Patients who developed EPS after an initial onset with a cognitive disorder (aphasic, behavioral or both; N = 48).
Aphasia
All cognitive onset CBDs/PSPs patients and all but two with motor onset developed aphasia during the course of their illness. General cognitive and behavioral measures were similar for each presentation, but language scores were worse in cognitive onset cases, reflecting the frequency of aphasic presentations. Initially, these aphasic patients are significantly anomic, and comprehension is preserved. Over time, the picture changes with anomic patients becoming non-fluent, logopenic, agrammatic and mute.
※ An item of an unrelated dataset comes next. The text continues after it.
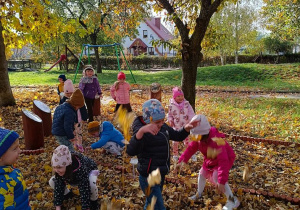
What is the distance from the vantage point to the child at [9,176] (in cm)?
245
Our longitudinal follow-up showed that both behavioral and aphasic presentations are distinct from motor onset at first, but by the fourth year of illness, the motor onset group had also begun to develop significant aphasia paralleling the cognitive CBDs/PSPs group (Table 2).
Two of our patients had striking preservation of repetition consistent with transcortical sensory aphasia, while another two had relatively fluent aphasias classified as Wernicke’s aphasia by the WAB, both uncommon findings in the CBDs literature. One patient, in particular, with CBD pathology, confirmed at autopsy, began with word finding difficulty, progressing to prominent deficits in object recognition, comprehension and naming with fluent but markedly circumlocutory speech, containing frequent semantic paraphasias, conforming to semantic dementia. He subsequently showed apraxia and behavioral change, characterized by mental rigidity, irritability, aggression, gluttony, hoarding and utilization behavior. Extrapyramidal signs were late in these exceptional patients (McMonagle et al. 2006a).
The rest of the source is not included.